This week, the president traveled across battleground states to pitch yet another stimulus spending proposal. Undaunted by the pesky fact that each of his previous stimulus policies has failed to break the worst unemployment crisis since the Great Depression, the president has been persistent in his calls for record spending, record debt, record tax increases, and record uncertainty for American small businesses who have created 64 percent of all new jobs over the past 15 years.
SUMMARY OF THE NEW STIMULUS PROPOSAL
President Obama has proposed consideration of his so-called “American Jobs Act” incrementally, beginning with $35 billion in temporary stimulus spending to supplant local and state funding for education and first responders. Based on the White House summary of the president’s plan, the bill would appropriate $30 billion to provide grants to pay teachers. The president’s plan would require participating states to maintain support for early childhood, elementary, and secondary education and public institutions of higher education at the same level of support as the previous fiscal year or higher, effectively prohibiting reforms to state education spending. The bill would also provide $5 billion for competitive grants to states to prevent layoffs and pay for the hiring of law enforcement officers and other first responders. To offset the temporary spending, the proposal would contain a 0.5 percent permanent tax increase on Americans earning $1 million or more annually.
KEY CONCERNS WITH NEW STIMULUS SPENDING
Permanent Tax Increases in Exchange for Temporary Stimulus: Once again, the Obama Administration and Senate Democrats are proposing to offset a temporary stimulus with a permanent tax increase that will cost private sector jobs for years to come. The proposal would impose a 0.5 percent permanent tax increase on Americans earning $1 million or more annually. According to the Department of Treasury, 41 percent of all business income reported on individual returns would be hit by the surtax. At a time when uncertainty is the most significant business issue facing job creators, threats of looming tax increases do nothing but exacerbate the unemployment crisis.
These Costly Policies Have Already Failed… Twice: Spending billions on temporary stimulus sweeteners is nothing new for the president. The president’s original $1.2 trillion stimulus (P.L. 111-5) included $53.6 billion in “State Fiscal Stabilization” to supplant state and local education spending and an additional $44.6 billion in miscellaneous Department of Education spending. In 2010, Democrats again approved $10 billion in so-called “teacher-jobs” spending (P.L. 111-226). Despite all this spending for local governments, combined with the “private sector job growth” touted by the president, the unemployment rate remains 9.1 percent and our nation is mired in the worst unemployment crisis since the Great Depression.

=======

[TASK INSTRUCTIONS]
Give each distinct percentage figure that appears in the stimulus text above, in the order each first occurs.

=======

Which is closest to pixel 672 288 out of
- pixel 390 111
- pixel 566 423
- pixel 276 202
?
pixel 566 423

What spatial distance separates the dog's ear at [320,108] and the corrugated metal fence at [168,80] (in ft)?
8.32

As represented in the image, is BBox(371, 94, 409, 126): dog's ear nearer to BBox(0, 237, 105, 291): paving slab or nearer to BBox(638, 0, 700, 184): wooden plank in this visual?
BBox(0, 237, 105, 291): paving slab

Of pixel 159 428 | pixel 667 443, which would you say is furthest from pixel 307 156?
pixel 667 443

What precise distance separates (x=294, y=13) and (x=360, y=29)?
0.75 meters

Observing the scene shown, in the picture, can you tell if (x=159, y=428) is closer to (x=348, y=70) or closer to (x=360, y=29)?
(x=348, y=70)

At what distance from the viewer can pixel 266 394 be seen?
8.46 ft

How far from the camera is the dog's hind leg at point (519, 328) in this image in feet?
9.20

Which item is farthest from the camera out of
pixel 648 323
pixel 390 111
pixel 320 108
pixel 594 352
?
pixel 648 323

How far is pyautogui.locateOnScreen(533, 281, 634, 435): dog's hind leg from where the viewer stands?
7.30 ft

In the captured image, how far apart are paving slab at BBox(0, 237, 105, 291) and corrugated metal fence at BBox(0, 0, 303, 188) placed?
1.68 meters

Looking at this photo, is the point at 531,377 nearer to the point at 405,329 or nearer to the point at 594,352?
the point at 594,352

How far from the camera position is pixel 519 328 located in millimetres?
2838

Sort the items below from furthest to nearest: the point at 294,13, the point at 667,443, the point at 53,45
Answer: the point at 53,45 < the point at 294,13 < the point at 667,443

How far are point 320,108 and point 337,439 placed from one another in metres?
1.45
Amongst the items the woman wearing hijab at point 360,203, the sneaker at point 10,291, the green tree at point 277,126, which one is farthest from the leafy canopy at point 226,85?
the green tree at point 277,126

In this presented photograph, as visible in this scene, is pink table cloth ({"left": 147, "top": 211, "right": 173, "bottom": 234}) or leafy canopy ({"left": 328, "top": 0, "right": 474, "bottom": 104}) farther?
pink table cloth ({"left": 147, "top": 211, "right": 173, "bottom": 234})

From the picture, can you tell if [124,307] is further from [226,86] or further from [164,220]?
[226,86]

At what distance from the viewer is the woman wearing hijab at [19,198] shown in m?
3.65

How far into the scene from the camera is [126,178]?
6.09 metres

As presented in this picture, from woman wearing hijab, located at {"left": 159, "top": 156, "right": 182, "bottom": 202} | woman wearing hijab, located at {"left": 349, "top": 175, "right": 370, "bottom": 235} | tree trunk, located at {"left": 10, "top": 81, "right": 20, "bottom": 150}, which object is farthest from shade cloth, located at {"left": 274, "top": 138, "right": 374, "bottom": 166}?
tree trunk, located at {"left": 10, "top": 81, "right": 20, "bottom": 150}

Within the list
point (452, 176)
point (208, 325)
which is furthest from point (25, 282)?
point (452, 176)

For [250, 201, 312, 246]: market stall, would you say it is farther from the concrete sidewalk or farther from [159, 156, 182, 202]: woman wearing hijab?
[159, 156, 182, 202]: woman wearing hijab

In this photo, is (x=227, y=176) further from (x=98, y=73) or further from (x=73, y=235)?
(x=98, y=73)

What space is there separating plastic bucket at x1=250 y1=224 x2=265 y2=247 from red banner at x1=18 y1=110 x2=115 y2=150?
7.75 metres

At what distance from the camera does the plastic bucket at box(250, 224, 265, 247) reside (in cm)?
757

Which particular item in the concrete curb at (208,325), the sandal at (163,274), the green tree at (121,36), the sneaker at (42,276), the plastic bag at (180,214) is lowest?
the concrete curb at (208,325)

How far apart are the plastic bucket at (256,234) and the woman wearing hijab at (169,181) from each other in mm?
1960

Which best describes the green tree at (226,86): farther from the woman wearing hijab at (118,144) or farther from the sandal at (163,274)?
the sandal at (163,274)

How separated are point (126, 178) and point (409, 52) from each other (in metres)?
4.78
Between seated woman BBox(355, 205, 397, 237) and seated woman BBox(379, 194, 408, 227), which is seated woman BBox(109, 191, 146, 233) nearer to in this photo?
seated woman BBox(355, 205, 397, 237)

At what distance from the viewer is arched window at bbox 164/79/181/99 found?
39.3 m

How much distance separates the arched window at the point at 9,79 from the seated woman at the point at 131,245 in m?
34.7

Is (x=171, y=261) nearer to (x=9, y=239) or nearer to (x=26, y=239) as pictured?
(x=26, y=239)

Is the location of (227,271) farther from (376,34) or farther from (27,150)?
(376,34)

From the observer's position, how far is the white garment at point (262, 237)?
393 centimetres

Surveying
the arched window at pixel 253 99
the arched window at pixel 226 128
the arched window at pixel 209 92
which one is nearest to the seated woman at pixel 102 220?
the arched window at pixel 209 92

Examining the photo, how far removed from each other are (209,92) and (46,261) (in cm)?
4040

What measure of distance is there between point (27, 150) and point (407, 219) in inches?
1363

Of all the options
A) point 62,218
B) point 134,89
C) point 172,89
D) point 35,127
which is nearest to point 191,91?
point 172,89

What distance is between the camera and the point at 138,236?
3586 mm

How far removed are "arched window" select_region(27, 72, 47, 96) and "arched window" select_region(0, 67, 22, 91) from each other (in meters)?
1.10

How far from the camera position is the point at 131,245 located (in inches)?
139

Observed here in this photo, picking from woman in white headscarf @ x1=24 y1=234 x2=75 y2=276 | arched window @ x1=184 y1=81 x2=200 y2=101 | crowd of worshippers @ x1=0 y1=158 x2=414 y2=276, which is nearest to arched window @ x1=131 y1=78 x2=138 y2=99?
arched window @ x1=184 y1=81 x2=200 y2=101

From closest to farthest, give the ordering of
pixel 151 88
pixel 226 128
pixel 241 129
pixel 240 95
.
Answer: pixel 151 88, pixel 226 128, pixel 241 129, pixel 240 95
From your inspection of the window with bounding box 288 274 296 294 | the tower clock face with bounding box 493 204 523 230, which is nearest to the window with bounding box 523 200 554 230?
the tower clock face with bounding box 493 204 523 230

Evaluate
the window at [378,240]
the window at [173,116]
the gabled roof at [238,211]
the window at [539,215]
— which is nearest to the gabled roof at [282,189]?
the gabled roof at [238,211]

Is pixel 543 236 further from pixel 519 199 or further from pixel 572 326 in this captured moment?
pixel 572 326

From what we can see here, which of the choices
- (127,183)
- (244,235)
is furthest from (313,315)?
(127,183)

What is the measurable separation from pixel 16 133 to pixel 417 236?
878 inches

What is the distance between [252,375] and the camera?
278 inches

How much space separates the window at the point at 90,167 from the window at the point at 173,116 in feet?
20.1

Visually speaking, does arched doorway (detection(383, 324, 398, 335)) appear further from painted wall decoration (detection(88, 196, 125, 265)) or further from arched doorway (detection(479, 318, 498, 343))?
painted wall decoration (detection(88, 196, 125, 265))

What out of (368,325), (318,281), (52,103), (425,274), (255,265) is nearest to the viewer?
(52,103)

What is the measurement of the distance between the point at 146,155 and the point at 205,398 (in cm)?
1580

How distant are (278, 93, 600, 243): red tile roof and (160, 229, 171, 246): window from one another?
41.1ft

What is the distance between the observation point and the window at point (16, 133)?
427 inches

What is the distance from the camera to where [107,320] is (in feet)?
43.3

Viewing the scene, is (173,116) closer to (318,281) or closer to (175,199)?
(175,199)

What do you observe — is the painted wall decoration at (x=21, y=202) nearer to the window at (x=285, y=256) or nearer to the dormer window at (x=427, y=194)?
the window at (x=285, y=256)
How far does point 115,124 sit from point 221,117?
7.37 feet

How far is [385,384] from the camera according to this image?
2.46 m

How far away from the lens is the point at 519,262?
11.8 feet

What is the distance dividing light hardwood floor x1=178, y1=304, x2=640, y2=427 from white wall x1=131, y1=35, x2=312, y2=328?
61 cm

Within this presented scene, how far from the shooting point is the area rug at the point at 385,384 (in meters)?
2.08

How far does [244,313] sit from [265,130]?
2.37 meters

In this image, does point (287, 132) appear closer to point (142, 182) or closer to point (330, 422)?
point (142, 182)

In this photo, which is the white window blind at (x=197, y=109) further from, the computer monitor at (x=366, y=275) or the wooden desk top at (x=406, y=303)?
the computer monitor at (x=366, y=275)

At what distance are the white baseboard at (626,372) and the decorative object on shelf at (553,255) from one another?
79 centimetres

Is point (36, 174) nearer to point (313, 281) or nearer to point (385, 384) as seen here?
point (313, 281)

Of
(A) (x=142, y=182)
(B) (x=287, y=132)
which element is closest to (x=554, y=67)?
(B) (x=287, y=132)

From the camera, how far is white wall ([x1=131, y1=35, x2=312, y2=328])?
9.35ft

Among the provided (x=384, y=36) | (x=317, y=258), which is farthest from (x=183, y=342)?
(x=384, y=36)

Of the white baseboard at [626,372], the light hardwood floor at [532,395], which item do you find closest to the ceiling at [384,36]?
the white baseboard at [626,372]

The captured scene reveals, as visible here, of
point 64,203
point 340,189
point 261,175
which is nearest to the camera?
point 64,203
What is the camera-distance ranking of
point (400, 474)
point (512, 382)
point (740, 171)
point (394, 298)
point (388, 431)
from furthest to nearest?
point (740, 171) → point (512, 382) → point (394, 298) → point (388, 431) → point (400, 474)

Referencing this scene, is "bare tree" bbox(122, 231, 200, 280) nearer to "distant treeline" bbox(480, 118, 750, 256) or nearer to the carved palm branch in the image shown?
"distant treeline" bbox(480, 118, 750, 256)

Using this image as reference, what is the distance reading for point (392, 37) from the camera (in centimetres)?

=======

[SOLUTION TO THIS EXERCISE]
64 percent, 0.5 percent, 41 percent, 9.1 percent